Data Preparation and Cleaning

Objective: Ensure data quality by handling missing values, ensuring data consistency, and checking for duplicates.

Steps:

  1. Import the dataset and inspect for any missing or anomalous values in key fields like Crime Type, Date and Time, Location, and Incident ID.

  2. Correct data types, especially for time-related fields, converting timestamps to a consistent format.

  3. Remove any duplicates or records with incomplete critical fields (e.g., missing Crime Type or Location).

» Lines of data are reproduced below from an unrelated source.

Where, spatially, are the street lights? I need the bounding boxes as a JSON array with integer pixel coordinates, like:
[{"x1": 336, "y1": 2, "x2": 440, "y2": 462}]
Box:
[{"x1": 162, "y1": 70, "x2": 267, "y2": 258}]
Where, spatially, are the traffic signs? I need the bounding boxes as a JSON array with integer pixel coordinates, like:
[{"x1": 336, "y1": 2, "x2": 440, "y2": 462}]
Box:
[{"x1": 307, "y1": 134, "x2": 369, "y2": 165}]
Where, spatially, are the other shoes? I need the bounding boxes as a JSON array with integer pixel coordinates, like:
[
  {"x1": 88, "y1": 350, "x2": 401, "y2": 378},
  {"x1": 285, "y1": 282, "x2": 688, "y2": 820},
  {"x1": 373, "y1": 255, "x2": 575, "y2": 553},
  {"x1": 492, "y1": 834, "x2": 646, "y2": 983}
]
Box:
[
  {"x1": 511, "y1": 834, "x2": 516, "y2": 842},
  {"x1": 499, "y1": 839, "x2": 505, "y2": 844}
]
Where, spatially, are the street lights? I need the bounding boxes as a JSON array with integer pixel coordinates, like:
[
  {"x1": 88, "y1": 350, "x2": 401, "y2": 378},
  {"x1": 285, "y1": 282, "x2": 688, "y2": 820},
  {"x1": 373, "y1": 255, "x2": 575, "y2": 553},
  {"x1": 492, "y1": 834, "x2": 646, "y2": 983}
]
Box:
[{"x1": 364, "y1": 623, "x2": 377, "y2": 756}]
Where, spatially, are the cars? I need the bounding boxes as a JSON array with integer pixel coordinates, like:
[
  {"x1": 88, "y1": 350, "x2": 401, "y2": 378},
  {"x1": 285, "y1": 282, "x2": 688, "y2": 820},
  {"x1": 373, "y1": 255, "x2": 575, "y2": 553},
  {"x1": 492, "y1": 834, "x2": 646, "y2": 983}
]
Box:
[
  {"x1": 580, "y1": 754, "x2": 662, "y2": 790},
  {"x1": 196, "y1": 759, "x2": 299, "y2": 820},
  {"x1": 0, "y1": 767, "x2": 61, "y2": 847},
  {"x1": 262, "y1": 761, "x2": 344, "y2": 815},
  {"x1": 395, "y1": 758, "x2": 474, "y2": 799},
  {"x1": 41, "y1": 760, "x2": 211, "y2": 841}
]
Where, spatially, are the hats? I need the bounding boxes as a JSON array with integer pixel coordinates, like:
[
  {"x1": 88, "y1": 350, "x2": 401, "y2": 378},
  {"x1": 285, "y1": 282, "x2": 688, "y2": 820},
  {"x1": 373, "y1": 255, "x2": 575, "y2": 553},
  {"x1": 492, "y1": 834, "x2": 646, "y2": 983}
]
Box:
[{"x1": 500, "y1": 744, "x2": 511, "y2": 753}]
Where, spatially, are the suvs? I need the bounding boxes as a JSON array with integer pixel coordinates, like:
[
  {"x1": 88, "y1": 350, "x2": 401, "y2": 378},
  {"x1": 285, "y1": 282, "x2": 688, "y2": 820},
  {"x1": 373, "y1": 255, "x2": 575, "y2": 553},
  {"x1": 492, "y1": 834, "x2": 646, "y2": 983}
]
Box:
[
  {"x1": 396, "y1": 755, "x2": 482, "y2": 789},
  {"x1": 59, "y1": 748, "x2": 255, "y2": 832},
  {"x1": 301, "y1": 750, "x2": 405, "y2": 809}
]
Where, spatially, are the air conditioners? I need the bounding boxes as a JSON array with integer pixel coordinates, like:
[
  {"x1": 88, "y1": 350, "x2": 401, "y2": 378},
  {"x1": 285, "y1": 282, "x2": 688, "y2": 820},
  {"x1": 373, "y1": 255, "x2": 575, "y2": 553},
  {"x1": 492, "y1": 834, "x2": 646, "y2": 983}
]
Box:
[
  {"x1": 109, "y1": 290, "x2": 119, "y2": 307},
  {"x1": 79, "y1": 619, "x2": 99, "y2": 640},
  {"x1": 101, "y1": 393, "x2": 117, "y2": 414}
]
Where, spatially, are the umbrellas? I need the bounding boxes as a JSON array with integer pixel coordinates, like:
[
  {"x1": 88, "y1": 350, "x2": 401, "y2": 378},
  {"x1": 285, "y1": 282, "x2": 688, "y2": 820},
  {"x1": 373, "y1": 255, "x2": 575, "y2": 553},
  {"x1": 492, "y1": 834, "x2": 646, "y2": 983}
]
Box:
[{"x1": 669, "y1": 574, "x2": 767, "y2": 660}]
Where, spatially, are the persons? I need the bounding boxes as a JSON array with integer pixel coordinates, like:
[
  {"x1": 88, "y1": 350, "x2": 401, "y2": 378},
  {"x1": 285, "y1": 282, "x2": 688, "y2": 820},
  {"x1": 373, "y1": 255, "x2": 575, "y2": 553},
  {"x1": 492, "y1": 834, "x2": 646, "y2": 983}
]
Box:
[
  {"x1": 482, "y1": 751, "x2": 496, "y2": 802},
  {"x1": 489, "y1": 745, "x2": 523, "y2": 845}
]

Exploratory Data Analysis (EDA)

Objective: Gain an initial understanding of the distribution and patterns within the dataset.

Steps:

  1. Frequency Analysis: Calculate the frequency of each Crime Type and examine the yearly/monthly trends to identify any seasonal patterns.

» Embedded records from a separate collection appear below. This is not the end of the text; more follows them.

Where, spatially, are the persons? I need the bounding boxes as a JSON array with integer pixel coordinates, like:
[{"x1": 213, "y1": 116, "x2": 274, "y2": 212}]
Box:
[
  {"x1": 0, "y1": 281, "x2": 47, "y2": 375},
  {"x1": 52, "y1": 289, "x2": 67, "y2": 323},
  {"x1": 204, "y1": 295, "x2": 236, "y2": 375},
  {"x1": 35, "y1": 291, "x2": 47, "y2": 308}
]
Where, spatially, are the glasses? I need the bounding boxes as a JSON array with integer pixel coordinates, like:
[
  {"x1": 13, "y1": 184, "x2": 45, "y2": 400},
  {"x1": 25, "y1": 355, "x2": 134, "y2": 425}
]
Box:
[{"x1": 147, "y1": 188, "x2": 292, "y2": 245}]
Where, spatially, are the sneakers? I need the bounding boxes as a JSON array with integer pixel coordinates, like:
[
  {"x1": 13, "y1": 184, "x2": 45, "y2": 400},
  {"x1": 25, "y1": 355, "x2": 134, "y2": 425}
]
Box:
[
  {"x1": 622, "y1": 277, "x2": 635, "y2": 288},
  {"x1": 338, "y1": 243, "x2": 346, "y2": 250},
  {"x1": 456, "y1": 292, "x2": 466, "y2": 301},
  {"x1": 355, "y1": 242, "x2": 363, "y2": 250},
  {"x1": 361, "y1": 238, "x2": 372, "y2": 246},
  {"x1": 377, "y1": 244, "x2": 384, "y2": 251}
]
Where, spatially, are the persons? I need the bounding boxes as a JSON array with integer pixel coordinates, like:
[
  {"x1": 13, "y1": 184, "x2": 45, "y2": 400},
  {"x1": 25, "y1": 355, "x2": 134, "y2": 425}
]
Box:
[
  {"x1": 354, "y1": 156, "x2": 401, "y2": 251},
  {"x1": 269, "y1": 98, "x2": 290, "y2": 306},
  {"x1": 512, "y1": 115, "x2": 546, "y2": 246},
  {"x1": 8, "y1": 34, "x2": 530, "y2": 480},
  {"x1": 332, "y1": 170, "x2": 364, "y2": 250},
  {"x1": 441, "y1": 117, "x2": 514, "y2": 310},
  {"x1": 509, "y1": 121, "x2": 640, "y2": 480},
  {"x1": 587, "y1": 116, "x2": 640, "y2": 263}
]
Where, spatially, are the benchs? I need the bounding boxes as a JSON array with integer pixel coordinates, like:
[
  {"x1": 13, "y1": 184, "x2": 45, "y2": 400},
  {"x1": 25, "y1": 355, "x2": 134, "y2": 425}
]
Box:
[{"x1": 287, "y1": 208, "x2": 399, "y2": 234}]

  2. Temporal Analysis: Plot the occurrence of crime incidents over time to detect trends. Aggregate the data at different time intervals (e.g., daily, weekly, monthly) to observe fluctuations in crime rates.

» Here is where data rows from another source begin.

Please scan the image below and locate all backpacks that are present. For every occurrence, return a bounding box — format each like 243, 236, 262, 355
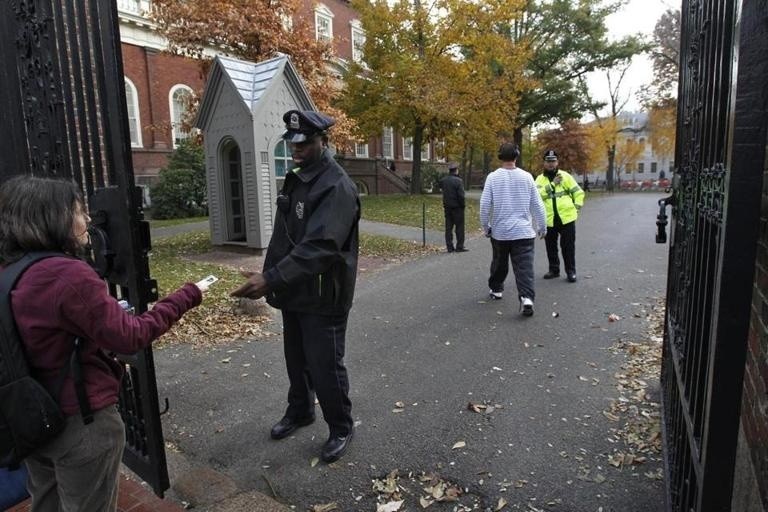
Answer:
0, 250, 94, 466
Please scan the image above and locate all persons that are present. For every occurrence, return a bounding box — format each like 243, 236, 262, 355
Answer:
227, 109, 362, 462
441, 160, 468, 253
534, 150, 586, 282
389, 159, 395, 175
478, 142, 548, 318
0, 173, 210, 511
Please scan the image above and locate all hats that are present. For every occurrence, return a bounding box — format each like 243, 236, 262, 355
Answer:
282, 110, 334, 143
543, 150, 558, 162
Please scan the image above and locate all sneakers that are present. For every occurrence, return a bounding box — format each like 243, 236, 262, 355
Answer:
489, 289, 502, 300
521, 296, 533, 316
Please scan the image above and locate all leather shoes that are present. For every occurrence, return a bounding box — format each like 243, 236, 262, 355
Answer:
271, 412, 316, 439
544, 272, 560, 278
322, 433, 352, 461
568, 272, 576, 282
456, 247, 469, 252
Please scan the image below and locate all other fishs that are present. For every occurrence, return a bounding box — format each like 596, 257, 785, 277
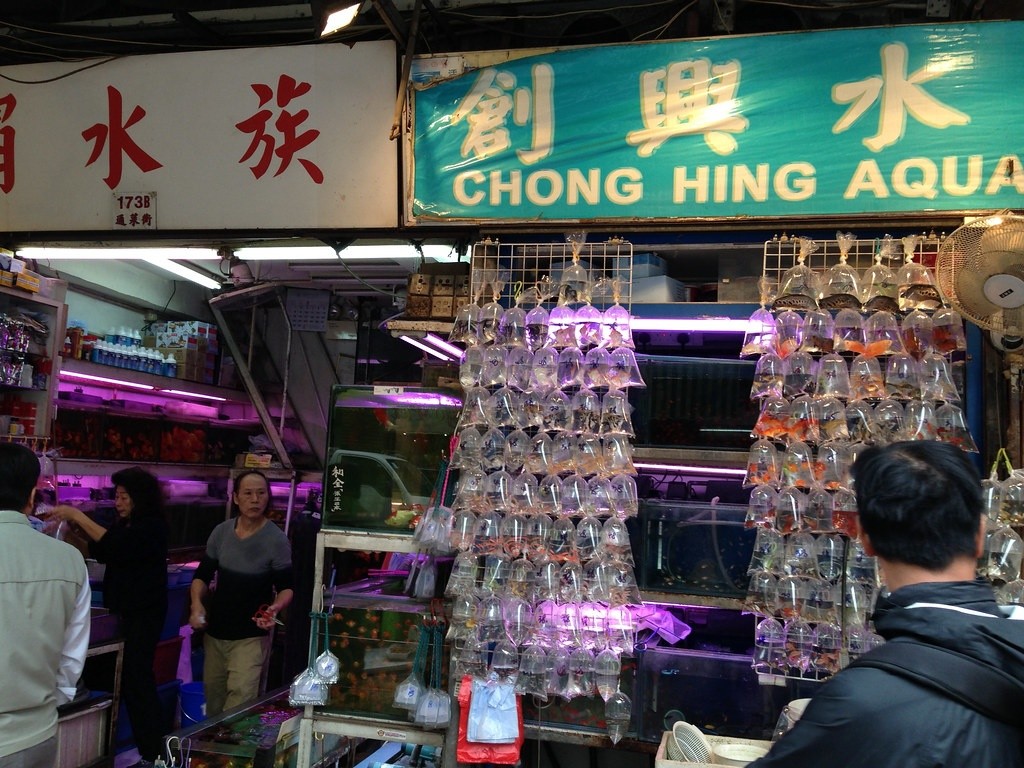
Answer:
190, 726, 255, 768
738, 264, 1024, 683
443, 299, 639, 704
318, 610, 450, 712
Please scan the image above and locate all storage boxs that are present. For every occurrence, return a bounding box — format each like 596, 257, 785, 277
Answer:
521, 655, 638, 729
655, 730, 773, 768
145, 319, 218, 383
208, 425, 251, 465
106, 410, 161, 462
161, 682, 300, 768
53, 401, 106, 460
320, 596, 449, 721
321, 382, 464, 534
645, 499, 756, 597
163, 415, 209, 464
58, 699, 113, 768
639, 646, 762, 743
0, 243, 67, 302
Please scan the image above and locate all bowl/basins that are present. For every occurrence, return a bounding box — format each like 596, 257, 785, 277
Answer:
710, 739, 771, 768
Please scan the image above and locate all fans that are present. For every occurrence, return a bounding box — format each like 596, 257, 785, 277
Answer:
935, 215, 1024, 353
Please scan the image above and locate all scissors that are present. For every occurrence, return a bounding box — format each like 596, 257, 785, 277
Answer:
255, 603, 285, 626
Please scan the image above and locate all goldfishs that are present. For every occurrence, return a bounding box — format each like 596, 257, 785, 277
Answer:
54, 419, 228, 463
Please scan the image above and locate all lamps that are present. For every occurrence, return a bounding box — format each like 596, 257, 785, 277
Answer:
15, 237, 455, 289
391, 329, 464, 362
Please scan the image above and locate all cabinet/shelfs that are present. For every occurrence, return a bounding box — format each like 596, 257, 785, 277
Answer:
97, 498, 225, 556
294, 443, 761, 768
0, 285, 70, 448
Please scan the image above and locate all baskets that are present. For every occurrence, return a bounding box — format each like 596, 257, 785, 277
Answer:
667, 720, 716, 764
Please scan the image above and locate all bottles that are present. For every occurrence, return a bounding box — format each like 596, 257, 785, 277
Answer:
105, 327, 142, 347
90, 338, 180, 378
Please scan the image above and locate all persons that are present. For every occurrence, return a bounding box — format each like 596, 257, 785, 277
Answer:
744, 439, 1024, 768
0, 441, 91, 768
46, 468, 167, 768
190, 472, 322, 719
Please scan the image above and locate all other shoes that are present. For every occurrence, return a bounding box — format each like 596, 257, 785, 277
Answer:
125, 759, 154, 768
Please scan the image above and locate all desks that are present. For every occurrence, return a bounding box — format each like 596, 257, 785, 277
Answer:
70, 639, 126, 768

  3. Spatial Analysis: Map the distribution of crime incidents across Tucson to identify crime hotspots. This includes visualizing crime locations on a map and examining the concentration in different wards or divisions.

  4. Incident Analysis by Time of Day: Segment crimes by time of day (e.g., morning, afternoon, night) to see if certain types of crimes are more common at specific times.

Spatial Distribution and Hotspot Analysis

Objective: Understand the geographic distribution of crime and pinpoint high-risk areas.

Steps:

  1. Use choropleth maps to show the density of incidents across Tucson’s wards or divisions.

  2. Analyze the spatial distribution of specific crime types across wards/divisions to see if certain crimes are more prevalent in particular areas.

Data Interpretation and Visualization

Objective: Present findings in a way that highlights key insights and supports evidence-based decision-making.

Steps:

  1. Develop dashboards to dynamically display crime trends, with filters for Crime Type, Time Period, and Location.

  2. Create clear visualizations, such as heat maps for spatial distribution and bar charts for frequency analysis by crime type.

  3. Include annotated charts and narrative text to explain findings, especially for non-technical stakeholders.

Action Plan & Deliverables

  1. Comprehensive Report: Includes detailed explanations, visualizations, and findings on crime patterns and hotspots.

  2. Interactive Dashboard: Provides real-time insights into crime distribution, allowing users to filter by type, time, and location.

  3. Presentation of Insights: Summarizes key findings and actionable insights for stakeholders, with recommendations for improving public safety in Tucson.